▶ EXTRAIT
3. – Rubriques diverses.

Le vocabulaire rare ou savant employé par Flaubert s’explique donc selon cette conception. Nous ne pouvons ici que suggérer des têtes de chapitre.

a). Plantes et parfums. Ainsi les mots se rapportant aux plantes exotiques ou aux substances qu’on en tire : Le galbanum dont se sert Hannon pour se faire masser est une sorte de résiné, à odeur balsamique ; le styrax dont la finalité est identique est une plante tropicale qui fournit le benjoin et la résine appelée elle-même styrax. On voit se profiler toute une série d’échanges commerciaux pour que ce précieux ingrédient parvienne aux masseurs du Suffète et entre dans la composition de la pâte. Mais outre l’arrière-plan économique on peut aussi deviner la mise en accusation d’une civilisation se permettant de telles folies tandis qu’aux portes de la ville se pressent les affamés et les « mangeurs de choses immondes ». Cette interprétation n’est pas une extrapolation car on trouve dans Salammbô même des passages révélateurs à cet égard (notamment l’incendie des Châteaux des Riches) (6). Il reste à étudier dans cette œuvre cet aspect de la lutte des classes, et plus généralement chez Flaubert la prise de conscience de cette notion (7). Il ne faut pas oublier que le Manifeste Communiste vient de paraître lorsque Flaubert a mis en chantier Madame Bovary.

▶ DONNÉES À EXAMINER
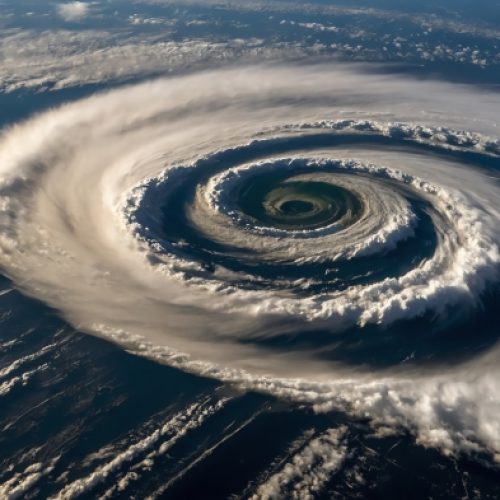 TempestadeTropical Erin: O Primeiro Grande Furacão do Atlântico em Formação em 2025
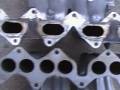Toyota MR2 AW11 4AGE intake manifolds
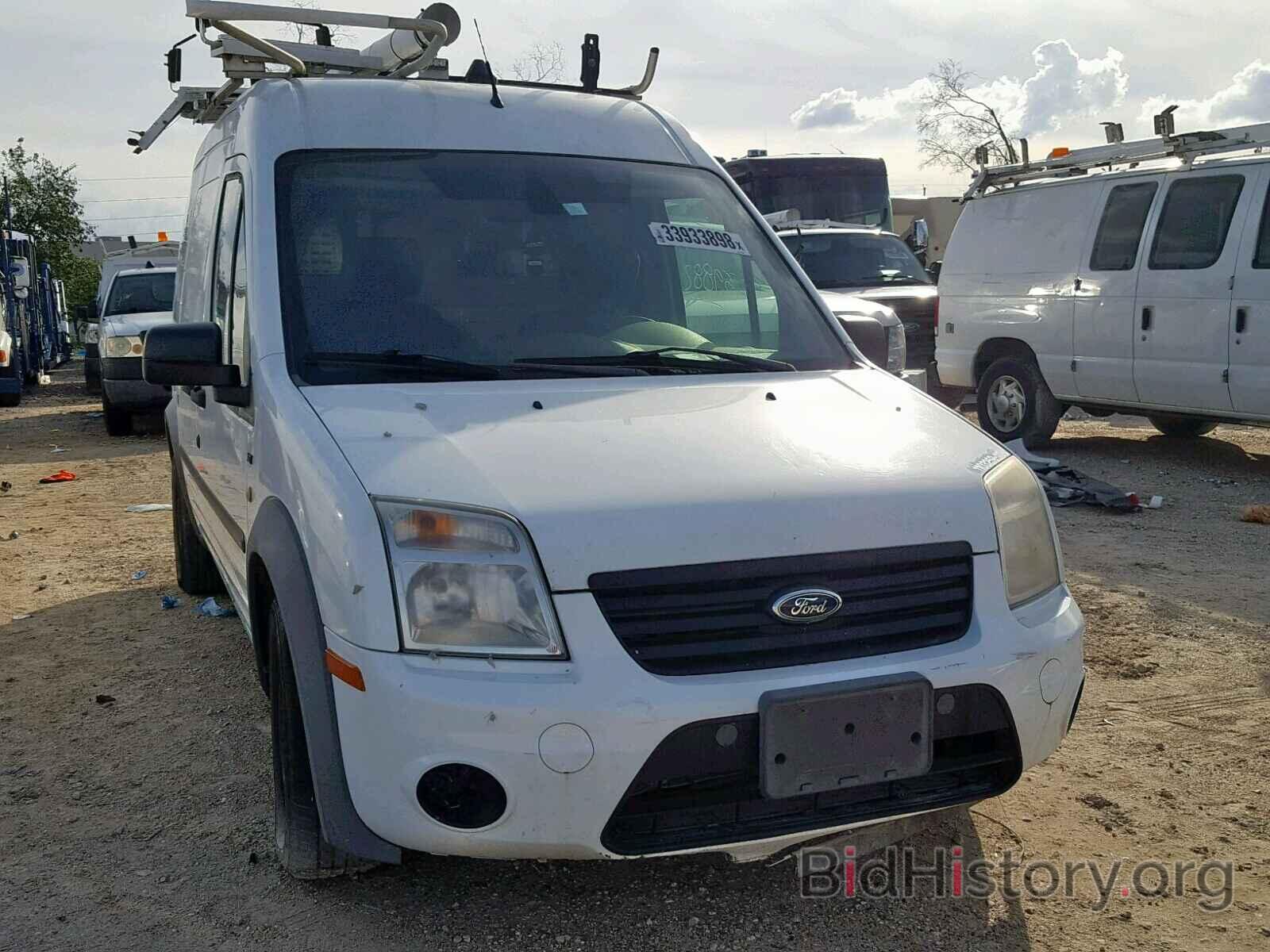 Photo NM0LS7BN9DT141403 - FORD TRANSIT CO 2013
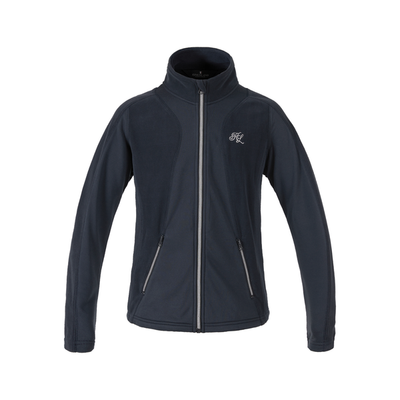 Kingsland Elissa Microfleece Jacket Navy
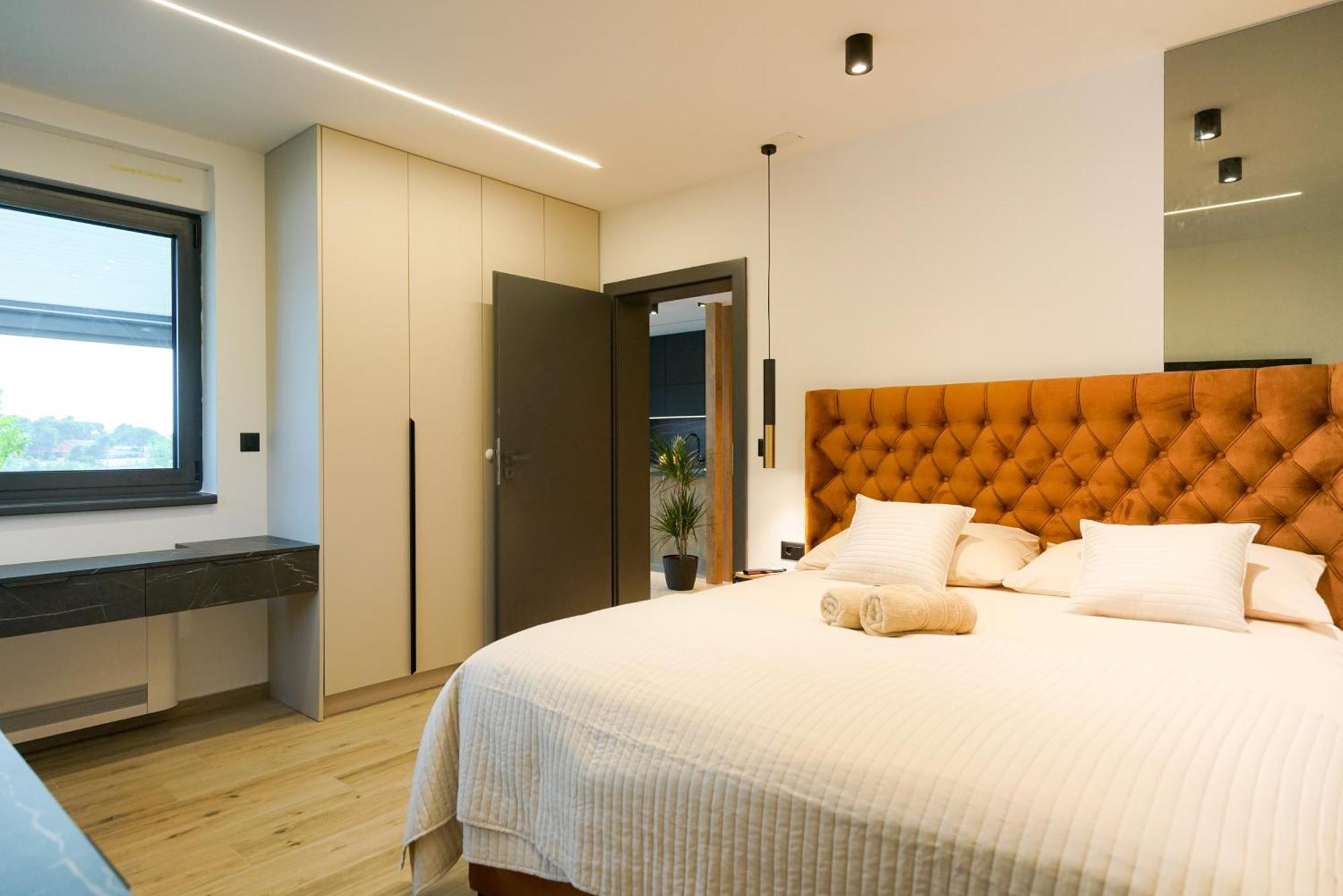 Luxury Apartments Vista Petrcane Ngoại thất bức ảnh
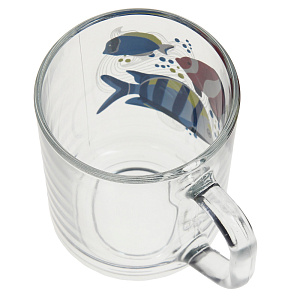 Кружка Яркие рыбки ОСЗ, 200мл 000000000001142222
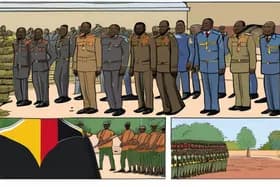 Burkina Faso frustra complot contra el líder Traoré, dice la junta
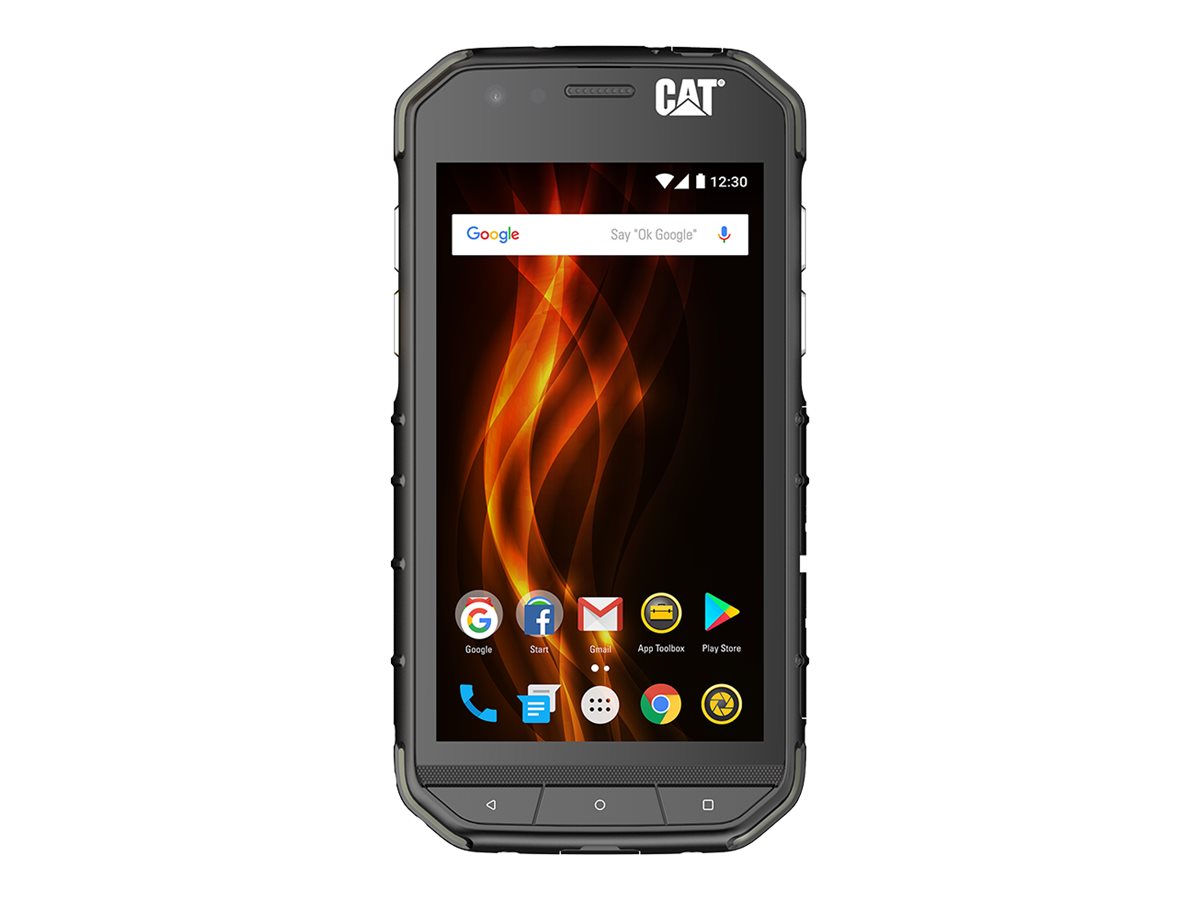 Celular CAT Caterpillar CAT S61 Smartphone Con Tecnología MSX® de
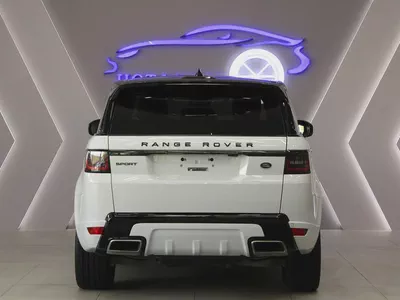 2018 - Land Rover Range Rover Sport HSE - Prestige Condition Perfect inside and out-3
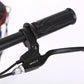 XTreme Malibu Elite 24 Volt Beach Cruiser Step Through Electric Bicycle - 300W, Electric bikes, mobility scooters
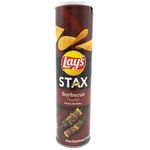 Lay's MY Stax Potato Chips BBQ 135g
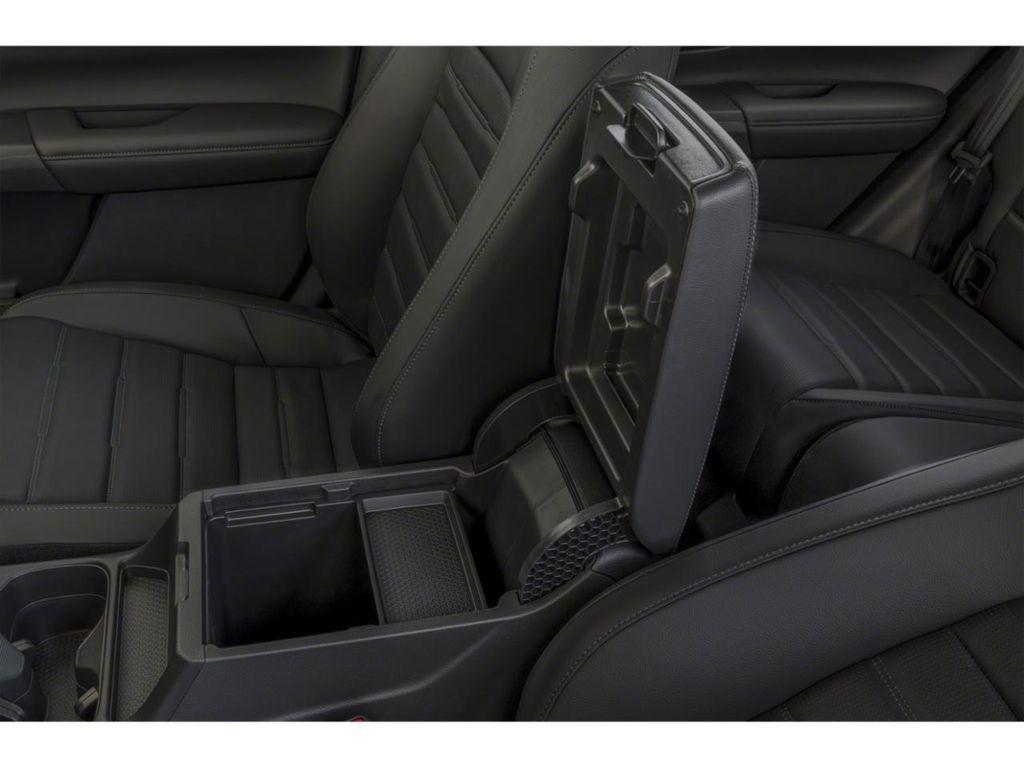 new 2026 Honda CR-V car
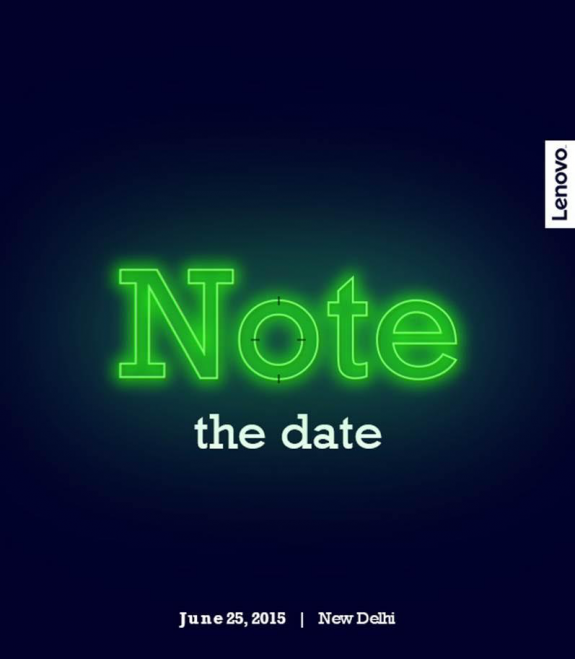 Lenovo K3 Note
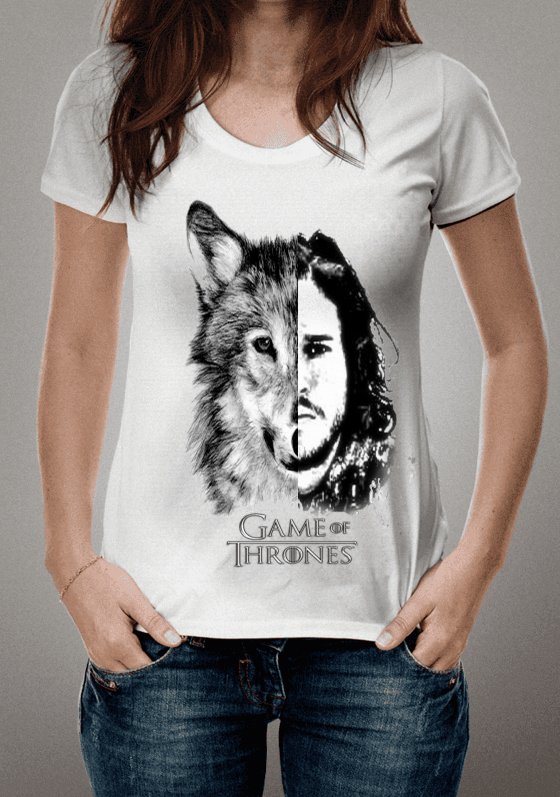 Nome do produto  Jon Snow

▶ EXERCICE 1
D'après l'extrait sur le vocabulaire de Flaubert, répondez brièvement :
(a) Que fournit le styrax ?
(b) Quel passage de Salammbô est cité comme révélateur ?
(c) Quel texte vient de paraître lorsque Flaubert met Madame Bovary en chantier ?
▶ EXERCICE 2
Poursuivez l'extrait sur le vocabulaire de Flaubert après sa dernière phrase.
La liste qui précède est un matériau à part, sans rapport avec l'extrait sur le vocabulaire de Flaubert.

▶ RÉPONSE RÉDIGÉE 1
(a) Le benjoin et la résine appelée elle-même styrax.
(b) L'incendie des Châteaux des Riches.
(c) Le Manifeste Communiste.

▶ RÉPONSE RÉDIGÉE 2
Dans la même rubrique on peut ranger les nopals qui forment des haies dans la campagne carthaginoise. Ce sont des espèces de cactus dont les fruits sont les fameuses figues de Barbarie (p. 139).

La cardamome, qui entre dans la composition d’une boisson est une espèce d’amome des Indes, qui produit une huile volatile, ainsi que des graines au goût exquis (p. 141).

Le Iausonia désigne le henné, plante dont les feuilles sont utilisées par les femmes orientales pour se teindre les cheveux en rouge (p. 149). Comme on le verra, le rouge est la couleur dominante dans Salammbô.

Le myrobalan plus connu sous le nom de myrobolan est un fruit sec des Indes (P. 149).

Le bdellium est une sorte de palmier, que Pline décrit dans son Histoire Naturelle (12, 35) ; mais c’est aussi la gomme précieuse qu’on en extrait. Ce deuxième sens est confirmé par un passage de Plaute, dans sa pièce qui a pour titre Le Charançon (vers 101).

La filipendule est une espèce de spirée ; c’est-à-dire une rosacée aromatique, cultivée pour ses fleurs (p. 149).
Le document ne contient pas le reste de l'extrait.